Seminar on Applied Mathematics
Vir V. Phoha, Louisiana Tech University, SAD
Dynamic Fusion for Rare Event Detection in Computer Networks
Abstract. The talk consists of two parts: the first part gives a brief overview of the Center for Secure Cyberspace (CSC), its. infrastructure support for research, and a brief overview of some ongoing research projects. The second part consists of a description of a cascading algorithm for detecting rare events that fuses decisions dynamically. An abstract of the dynamic cascading algorithm follows. Fusion of multiple classifier systems can result in enhanced accuracy and performance. Traditional classifiers generally do not work well with data spaces having class skew, that is instances of one class overwhelm the instance of another class. To overcome the class skew problem for detection of rare events, we present .K-Means+ID3,. a method to cascade k-Means clustering and the ID3 decision tree learning methods for classifying anomalous and normal activities in a computer network systems. The k-Means clustering method first partitions the training instances into k clusters using Euclidean distance similarity. On each cluster, representing a density region of normal or anomaly instances, we build an ID3 decision tree. The decision tree on each cluster refines the decision boundaries by learning the subgroups within the cluster. To obtain a final decision on classification, the decisions of the k-Means and ID3 methods are combined using two rules: 1) the Nearest-neighbor rule and 2) the Nearestconsensus rule. Results show that the detection accuracy of the K-Means+ID3 method is as high as 96.24 percent at a false-positive-rate of 0.03 percent on network anomaly data.

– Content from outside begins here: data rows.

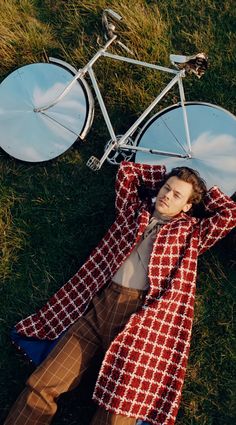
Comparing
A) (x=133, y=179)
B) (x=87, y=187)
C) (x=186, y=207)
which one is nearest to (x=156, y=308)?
(x=186, y=207)

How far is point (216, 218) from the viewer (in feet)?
14.3

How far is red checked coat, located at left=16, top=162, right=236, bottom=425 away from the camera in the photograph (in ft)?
13.9

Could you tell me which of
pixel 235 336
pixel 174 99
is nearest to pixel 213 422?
pixel 235 336

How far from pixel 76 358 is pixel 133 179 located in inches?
60.2

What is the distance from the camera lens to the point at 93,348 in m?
4.39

Zoran Obradovic, Temple University i MI SANU
Sequence Alignment and Structural Disorder: A Substitution Matrix for an Extended Alphabet
Abstract. In protein sequence alignment algorithms, a substitution matrix of 20x20 alignment parameters is used to describe the rates of amino acid substitutions over time. Development and evaluation of most substitution matrices including the BLOSUM family was based almost entirely on fully structured proteins. Structurally disordered proteins (i.e. proteins that lack structure, either in part or as a whole) that have been shown to be very common in nature have a significantly different amino acid composition than ordered (i.e. structured) proteins. Furthermore, the sequence evolution rate is higher in unstructured as compared to structured regions of proteins containing both structured and unstructured regions. These results cast doubt on appropriateness of the BLOSUM substitution matrices for alignment of structurally disordered proteins. To address this problem, we take into the account the concept of structural disorder by extending the alphabet for sequence representation to 2x20=40 symbols, 20 for amino acids in disordered regions and 20 for amino acids in ordered regions. A 40x40 substitution matrix is required for alignment of sequences represented in the extended alphabet. Such an expanded matrix contains 20x20 submatrices that correspond to matching ordered-ordered, ordered-disordered, and disordered-disordered pairs of residues. In this talk we will describe an iterative procedure that we used to estimate such a 40x40 substitution matrix. The iterative procedure converged with stable results with respect to the choice of the sequences in the dataset. In the obtained 40x40 matrix we found substantial differences between the 20x20 submatrices corresponding to ordered-ordered, ordered-disordered, and disordered-disordered region matching. These differences provide evidence that for alignment of protein sequences that contain disordered segments, the discovered substitution matrix is more appropriate than the BLOSUM substitution matrices. At the same time, the new substitution matrix is applicable for sequence alignment of fully ordered proteins as its order-order submatrix is very similar to a BLOSUM matrix.